Wednesday, July 01, 2015

July 1

Well, half of 2015 has already flown by and we find ourselves three months away from the ICD-10 coding set compliance date. The codes are used to identify patient diagnoses and hospital procedures. Muy imporanto for health plans.  The systemic change blows up the number of codes exponentially.  CMS, which regulates the HIPAA transaction and code sets, is cheering on the start of the new system. The doctors are freaking out. The health plans, which are legally bound to implement the massive change, are concerned that Congress may require them to manage two coding systems during a transition period.

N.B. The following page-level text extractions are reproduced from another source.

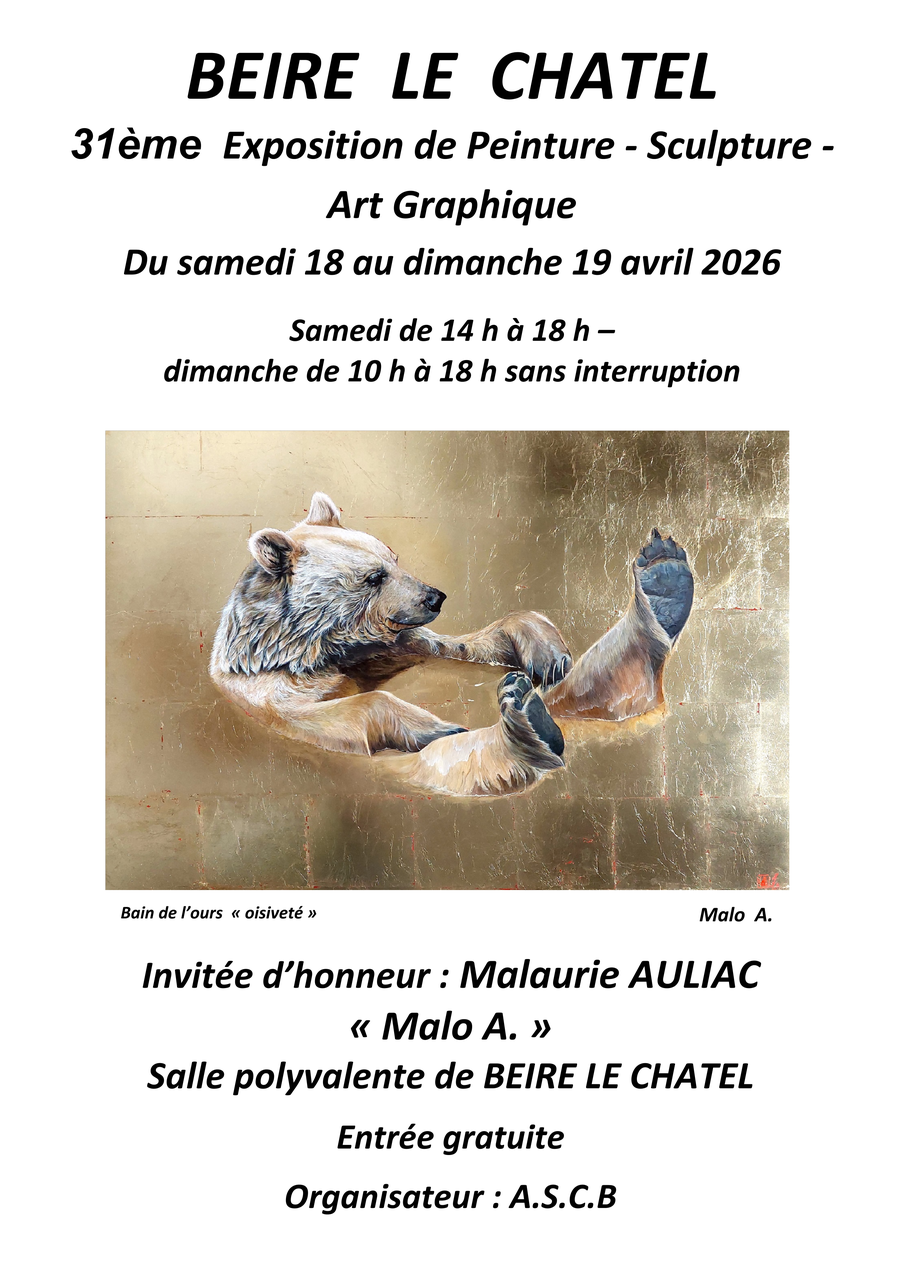 BEIRE LE CHATEL

31ème Exposition de Peinture - Sculpture - Art Graphique

Du samedi 18 au dimanche 19 avril 2026

Samedi de 14 h à 18 h –
dimanche de 10 h à 18 h sans interruption

Bain de l'ours « oisiveté »

Malo A.

Invitée d'honneur : Malaurie AULIAC
« Malo A. »
Salle polyvalente de BEIRE LE CHATEL

Entrée gratuite

Organisateur : A.S.C.B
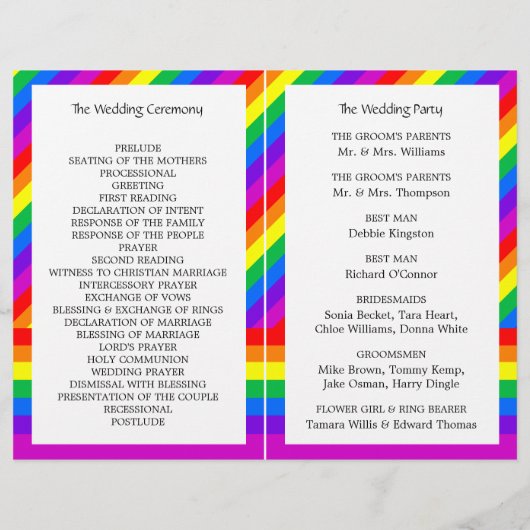 The Wedding Ceremony

PRELUDE
SEATING OF THE MOTHERS
PROCESSIONAL
GREETING
FIRST READING
DECLARATION OF INTENT
RESPONSE OF THE FAMILY
RESPONSE OF THE PEOPLE
PRAYER
SECOND READING
WITNESS TO CHRISTIAN MARRIAGE
INTERCESSORY PRAYER
EXCHANGE OF VOWS
BLESSING & EXCHANGE OF RINGS
DECLARATION OF MARRIAGE
BLESSING OF MARRIAGE
LORD'S PRAYER
HOLY COMMUNION
WEDDING PRAYER
DISMISSAL WITH BLESSING
PRESENTATION OF THE COUPLE
RECESSIONAL
POSTLUDE

The Wedding Party

THE GROOM'S PARENTS
Mr. & Mrs. Williams

THE GROOM'S PARENTS
Mr. & Mrs. Thompson

BEST MAN
Debbie Kingston

BEST MAN
Richard O'Connor

BRIDESMAIDS
Sonia Becket, Tara Heart,
Chloe Williams, Donna White

GROOMSMEN
Mike Brown, Tommy Kemp,
Jake Osman, Harry Dingle

FLOWER GIRL & RING BEARER
Tamara Willis & Edward Thomas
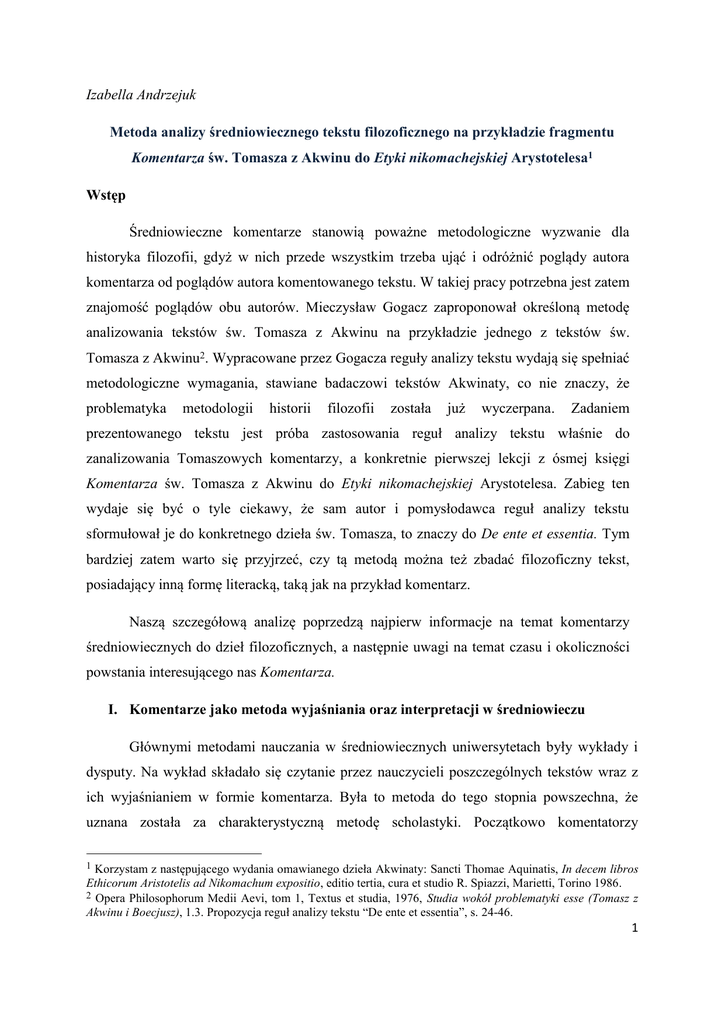 Izabella Andrzejuk

Metoda analizy średniowiecznego tekstu filozoficznego na przykładzie fragmentu Komentarza św. Tomasza z Akwinu do Etyki nikomachejskiej Arystotelesa$^1$

Wstęp

Średniowieczne komentarze stanowią poważne metodologiczne wyzwanie dla historyka filozofii, gdyż w nich przede wszystkim trzeba ująć i odróżnić poglądy autora komentarza od poglądów autora komentowanego tekstu. W takiej pracy potrzebna jest zatem znajomość poglądów obu autorów. Mieczysław Gogacz zaproponował określoną metodę analizowania tekstów św. Tomasza z Akwinu na przykładzie jednego z tekstów św. Tomasza z Akwinu$^2$. Wypracowane przez Gogacza reguły analizy tekstu wydają się spełniać metodologiczne wymagania, stawiane badaczowi tekstów Akwinaty, co nie znaczy, że problematyka metodologii historii filozofii została już wyczerpana. Zadaniem prezentowanego tekstu jest próba zastosowania reguł analizy tekstu właśnie do zanalizowania Tomaszowych komentarzy, a konkretnie pierwszej lekcji z ósmej księgi Komentarza św. Tomasza z Akwinu do Etyki nikomachejskiej Arystotelesa. Zabieg ten wydaje się być o tyle ciekawy, że sam autor i pomysłodawca reguł analizy tekstu sformułował je do konkretnego dzieła św. Tomasza, to znaczy do De ente et essentia. Tym bardziej zatem warto się przyjrzeć, czy tą metodą można też zbadać filozoficzny tekst, posiadający inną formę literacką, taką jak na przykład komentarz.

Naszą szczegółową analizę poprzedzą najpierw informacje na temat komentarzy średniowiecznych do dzieł filozoficznych, a następnie uwagi na temat czasu i okoliczności powstania interesującego nas Komentarza.

I. Komentarze jako metoda wyjaśniania oraz interpretacji w średniowieczu

Głównymi metodami nauczania w średniowiecznych uniwersytetach były wykłady i dysputy. Na wykład składało się czytanie przez nauczycieli poszczególnych tekstów wraz z ich wyjaśnianiem w formie komentarza. Była to metoda do tego stopnia powszechna, że uznana została za charakterystyczną metodę scholastyki. Początkowo komentatorzy

$^1$ Korzystam z następującego wydania omawianego dzieła Akwinaty: Sancti Thomae Aquinatis, In decem libros Ethicorum Aristotelis ad Nikomachum expositio, editio tertia, cura et studio R. Spiazzi, Marietti, Torino 1986.
$^2$ Opera Philosophorum Medii Aevi, tom 1, Textus et studia, 1976, Studia wokół problematyki esse (Tomasz z Akwinu i Boecjusz), 1.3. Propozycja reguł analizy tekstu "De ente et essentia", s. 24-46.

1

Under HIPAA's original "if you build it they must come" system, health plans must comply with the changes; doctors only have to comply if they engage in electronic transactions. Five years after HIPAA was enacted Congress changed the Medicare law to require medical practices to submit Medicare claims electronically. That's what is causing doctors to freak out. CMS is saying that it will not pay Medicare claims with dates of service on or after October 1 unless the claim uses the ICD-10 codes. Health plans understandably are following CMS's lead.

Health Analytics reports that the lobbyists are fighting up on Capitol Hill over this issue, and it may come down to the wire. HIPAA was enacted to facilitate electronic claims transactions and this coding change does little if anything to push that ball forward. The change is touted as a boon to public health analysts. A train wreck may be coming. It won't be as dramatic as the healthcare.gov catastrophe in October 2014, but it could be bad. The FEHBlog is not optimistic.

The FEHBlog noted on Monday the interesting development that a federal union AFGE has sued OPM and an OPM contractor over the data breach. As this Nextgov article accurately reports,  these data breach lawsuits don't have a great track record in court because of the inherent difficulty in proving sizeable data breach damages. Here, however, there is an unprecedented twist -- the breach of the SF-86 background check forms. Those affected people unfortunately may have an easier time proving sizeable damages but the FEHBlog is not certain that these unique circumstances can be adjudicated in a class action. It's not a simple case. Time will tell.

Also it's worth noting this Federal Times report that the government is warning federal employees and annuitants about spear phishing scams related to the OPM breach.  Take care.